Wax Chattels – Wax Chattels (2018)

Hmm I. Czego te zagraniczne zespoły nie wymyślą, żebym zwrócił na nie uwagę. Tym razem podstęp się udał!

Dobra. To wcale nie podstęp, bo Wax Chattels faktycznie nie mają gitarzysty w składzie, a brzmią jak rasowy noise rockowy skład. Grupa pochodzi z Auckland w Nowej Zelandii i najwyraźniej tamte strony sprzyjają takim nietypowym pomysłom. Na szczęście mamy tutaj bas, klawisze i zestaw perkusyjny. A i jeszcze dodatkowo dwa głosy: męski i damski. I jak udowadnia ich debiutancka płyta: tyle wystarczy, by ładnie pohałasować.

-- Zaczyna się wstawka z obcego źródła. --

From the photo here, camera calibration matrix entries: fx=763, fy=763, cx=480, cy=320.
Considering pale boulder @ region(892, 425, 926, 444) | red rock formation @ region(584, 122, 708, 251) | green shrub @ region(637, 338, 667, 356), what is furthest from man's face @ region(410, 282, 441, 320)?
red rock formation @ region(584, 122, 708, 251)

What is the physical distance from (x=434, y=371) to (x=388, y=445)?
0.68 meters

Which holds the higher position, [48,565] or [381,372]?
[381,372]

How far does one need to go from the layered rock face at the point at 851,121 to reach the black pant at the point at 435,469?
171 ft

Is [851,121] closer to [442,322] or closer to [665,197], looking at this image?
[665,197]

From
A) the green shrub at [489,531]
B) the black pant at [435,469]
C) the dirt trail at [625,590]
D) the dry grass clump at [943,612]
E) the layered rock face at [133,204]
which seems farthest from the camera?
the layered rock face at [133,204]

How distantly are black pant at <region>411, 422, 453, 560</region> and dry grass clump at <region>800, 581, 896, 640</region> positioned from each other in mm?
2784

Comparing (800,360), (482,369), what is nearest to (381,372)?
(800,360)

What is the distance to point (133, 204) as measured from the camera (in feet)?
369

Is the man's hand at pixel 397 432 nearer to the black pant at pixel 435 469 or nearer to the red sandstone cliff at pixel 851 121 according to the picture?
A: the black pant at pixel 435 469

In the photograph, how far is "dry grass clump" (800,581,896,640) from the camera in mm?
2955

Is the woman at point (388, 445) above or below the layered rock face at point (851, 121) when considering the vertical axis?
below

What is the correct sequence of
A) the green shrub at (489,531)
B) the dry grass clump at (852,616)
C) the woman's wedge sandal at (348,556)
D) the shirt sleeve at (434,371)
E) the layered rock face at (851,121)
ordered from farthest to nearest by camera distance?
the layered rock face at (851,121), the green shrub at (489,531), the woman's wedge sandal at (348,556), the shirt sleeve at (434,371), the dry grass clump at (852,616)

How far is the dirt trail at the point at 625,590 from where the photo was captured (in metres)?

Wax Chattels na szczęście nie skupiają się na tym, by z tak ograniczonego instrumentarium zrobić dźwiękową apokalipsę. Stawiają głównie na rytm. Już w otwierającym Concrete mamy do czynienia ze świetnym podsumowaniem ich filozofii. Rytm, rytm i jeszcze raz zmiana rytmu. Każdy z dźwięków ma tu swoje miejsce i tworzy się między nimi coś w rodzaju symbiozy. Do tego dochodzą wokale, które dodatkowo napędzają tę maszynerię i z każdą sekundą zaczynamy przyspieszać. Dość leniwie rozpoczynający się kawałek zamienia się w pewnym momencie w rasowy, noise rockowy hicior. Klawisze zmieniają swoją rolę, wchodzą do drugiej linii, a zaczyna dominować bas. Świat wiruje, dźwięki nakładają się na siebie i tworzą pyszny, chaotyczny hałas.

Sporo tu brzmień przepuszczonych przez efekt, ale największe wrażenie robi na mnie współpraca na linii bas-klawisze. Te dwa instrumenty często grają razem, ale często też wymieniają swoje role nośnika głównego motywu (Stay Disappointed). To sprawia, że muzyka Wax Chattels dostaje tanecznego sznytu i to pomimo jej chropowatości (In My Mouth). Zespół inspiruje się też mocno no wavem, ale upraszcza tę formę. Dużo tu dziwnych, elektronicznych dźwięków i zagrań typu spowolnienie-przyspieszenie (Shrinkage). Wystukiwany przez perkusję rytm jest niemal industrialny, ale nie tak metaliczny i odhumanizowany jak w tym gatunku. Zdarzają się też wolniejsze momenty (Career, Gillian), które rozbudowują ten muzyczny świat stworzony przez grupę.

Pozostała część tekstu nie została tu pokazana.